Rewrite all of the material below, replacing "tree shadow on grass" with "shaded patch of grass" and leaving everything else unchanged. Omit the pictures.
* Start Data listing *
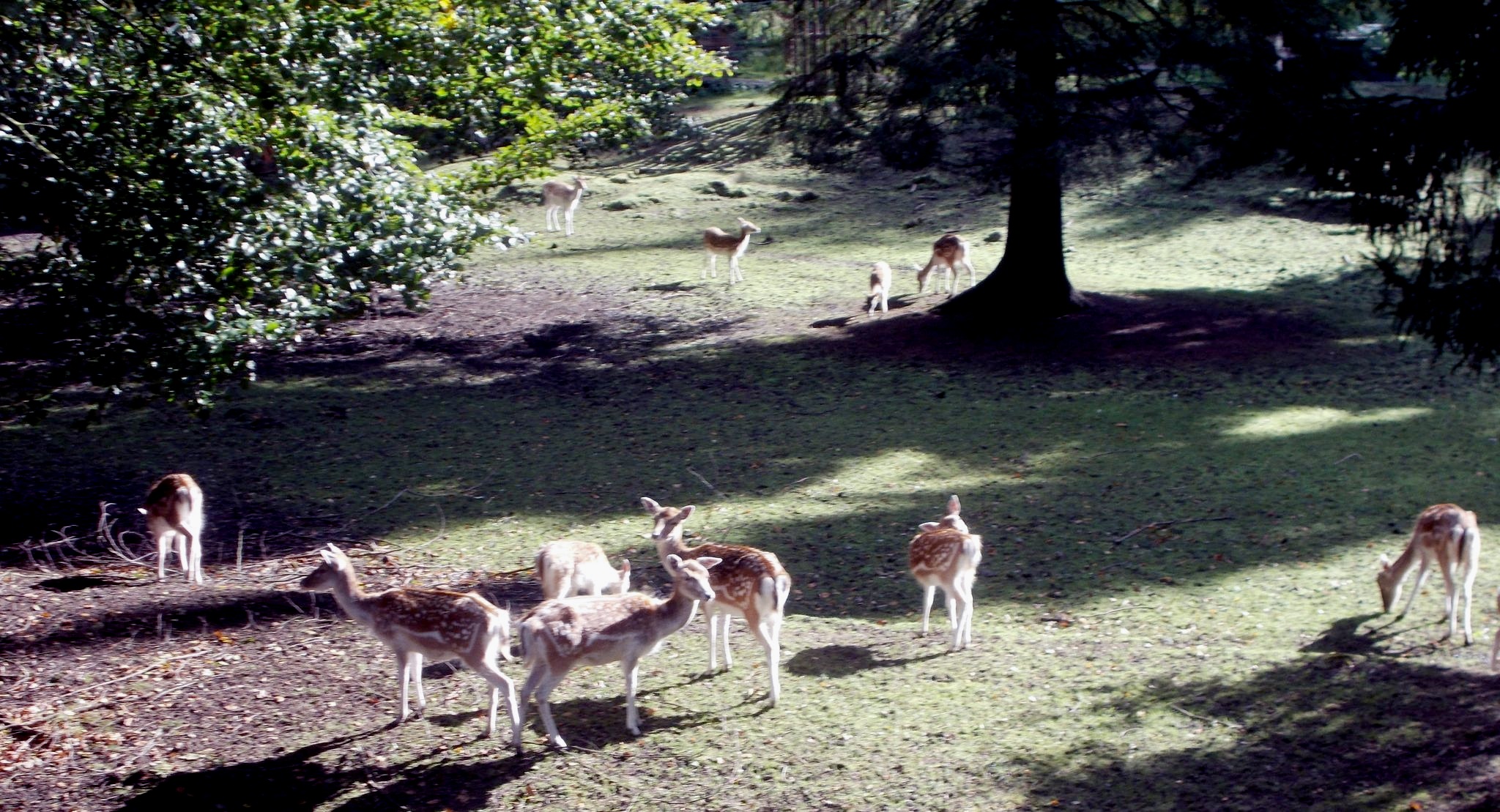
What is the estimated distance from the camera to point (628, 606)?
732 cm

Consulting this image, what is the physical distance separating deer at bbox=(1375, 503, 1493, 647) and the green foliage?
7.81 metres

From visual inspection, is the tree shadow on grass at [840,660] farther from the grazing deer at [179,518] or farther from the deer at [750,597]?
the grazing deer at [179,518]

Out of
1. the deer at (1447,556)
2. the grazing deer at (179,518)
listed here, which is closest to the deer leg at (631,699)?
the grazing deer at (179,518)

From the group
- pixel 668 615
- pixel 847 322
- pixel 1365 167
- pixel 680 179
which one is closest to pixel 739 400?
pixel 847 322

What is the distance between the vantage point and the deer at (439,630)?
277 inches

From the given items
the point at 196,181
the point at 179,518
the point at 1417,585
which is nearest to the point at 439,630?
the point at 179,518

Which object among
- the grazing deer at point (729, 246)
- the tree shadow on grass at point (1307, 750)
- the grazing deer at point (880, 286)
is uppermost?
the grazing deer at point (729, 246)

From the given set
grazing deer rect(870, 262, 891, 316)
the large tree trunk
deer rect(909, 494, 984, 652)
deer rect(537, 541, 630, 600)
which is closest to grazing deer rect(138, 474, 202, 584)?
deer rect(537, 541, 630, 600)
* End Data listing *
Full solution:
What is the estimated distance from the camera to point (628, 606)?
732 cm

Consulting this image, what is the physical distance separating deer at bbox=(1375, 503, 1493, 647) and the green foliage?
7.81 metres

From visual inspection, is the shaded patch of grass at [840,660] farther from the grazing deer at [179,518] or farther from the deer at [750,597]?
the grazing deer at [179,518]

Out of
1. the deer at (1447,556)
2. the grazing deer at (179,518)
listed here, which is closest to the deer leg at (631,699)?
the grazing deer at (179,518)

From the group
- pixel 668 615
- pixel 847 322
- pixel 1365 167
- pixel 680 179
which one is closest to pixel 739 400?
pixel 847 322

What is the distance between the vantage point and the deer at (439,630)?
277 inches

From the given items
the point at 196,181
the point at 179,518
the point at 1417,585
which is nearest to the point at 439,630?
the point at 179,518

Which object among
- the grazing deer at point (729, 246)
- the shaded patch of grass at point (1307, 750)
- the grazing deer at point (880, 286)
is uppermost?
the grazing deer at point (729, 246)

From the given set
grazing deer rect(870, 262, 891, 316)
the large tree trunk
deer rect(909, 494, 984, 652)
deer rect(537, 541, 630, 600)
which is closest to grazing deer rect(138, 474, 202, 584)?
deer rect(537, 541, 630, 600)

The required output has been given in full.